Grouped functional logic.
Contains several components of the solution:
Backend,
pg_configurator,
Keeper,
Nginx (Platform UI),
Swagger,
pg_explain and Tensor_ui,
pg_anon.
Services interact with each other and with other subsystems through internal proxies and load balancers.
Log collection and request analysis system.
PG Monitor Collector (8000) and PG Monitor Dispatcher (8001, 9000), providing the functionality of the extended analytics system.
NATS messaging subsystem.
3 instances of NATS running on NATS ports: 4222, 6222, 8222.
It provides message queues between the components of Platform.
Internal proxies and load balancers.
The internal load balancer (VIP) routes traffic between the components of Platform.
Ports used: TCP proxy:4222
AwideDB/Postgres subsystem.
Oper DB (AwideDB): port 5432,
Main DB (AwideDB): port 5432,
Tensor DB: port 5432.
Administration server.
Used to run Ansible playbooks and configure components.
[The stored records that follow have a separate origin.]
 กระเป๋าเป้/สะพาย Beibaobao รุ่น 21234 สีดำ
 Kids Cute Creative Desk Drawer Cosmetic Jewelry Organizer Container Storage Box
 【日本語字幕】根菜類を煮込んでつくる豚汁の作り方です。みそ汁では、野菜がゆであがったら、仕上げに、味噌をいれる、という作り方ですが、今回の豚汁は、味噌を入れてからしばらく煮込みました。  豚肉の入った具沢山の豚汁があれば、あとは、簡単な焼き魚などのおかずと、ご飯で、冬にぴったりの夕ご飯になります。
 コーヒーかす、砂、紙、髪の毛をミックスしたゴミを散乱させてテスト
For each VM, Ansible installs the required components according to the VM role: load balancer, proxy, application server, collector, database, NATS, etc.
Interaction flows.
This architecture provides scalability, fault tolerance, and centralized management of the Platform components. Using Ansible allows to automate installation, updating, and configuration of all services on virtual machines.
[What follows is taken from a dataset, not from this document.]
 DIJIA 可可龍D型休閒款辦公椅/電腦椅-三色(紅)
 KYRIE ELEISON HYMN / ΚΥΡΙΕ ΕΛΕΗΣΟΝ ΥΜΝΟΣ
Platform architecture features
Client-server architecture: Platform is based on a client-server architecture in which the client side is a web interface and the server side consists of several modules written in Golang, Python and JS Angular.
Metrics Collection: Metrics are collected through Agent. The agent monitors the database and operating system. It collects information on metrics from the administered database and sends them through the NATS messaging broker to the backend server. The agent also can send newly changed data based on snapshots and data preaggregation to reduce network traffic and server load.
Metrics storage: Metrics are stored in a PostgreSQL-based DBMS, which has been supplemented with special extensions to process a large number of metrics on the fly. The received data is stored in OperDB and can be distributed across namespaces.
DBMS Log Collection and Storage: With the optional pg-monitor service, you can configure the collection and analysis of DBMS logs, and visualize them in the GUI. This service is optional because it requires an additional secure ssh connection to the monitored instances.
Scaling: Platform supports horizontal scaling of most components.
Failure tolerance: Platform provides fault tolerance by duplicating core components.
Security: The Agent execution environment does not require additional open network ports. However, Agent needs to have a network connection to the NATS ports as a data exchange point with the server side of Platform. The Agent is also run as the postgres user, which on the one hand allows for deep integration with the DBMS, and on the other hand minimizes its impact not by the operating system environment.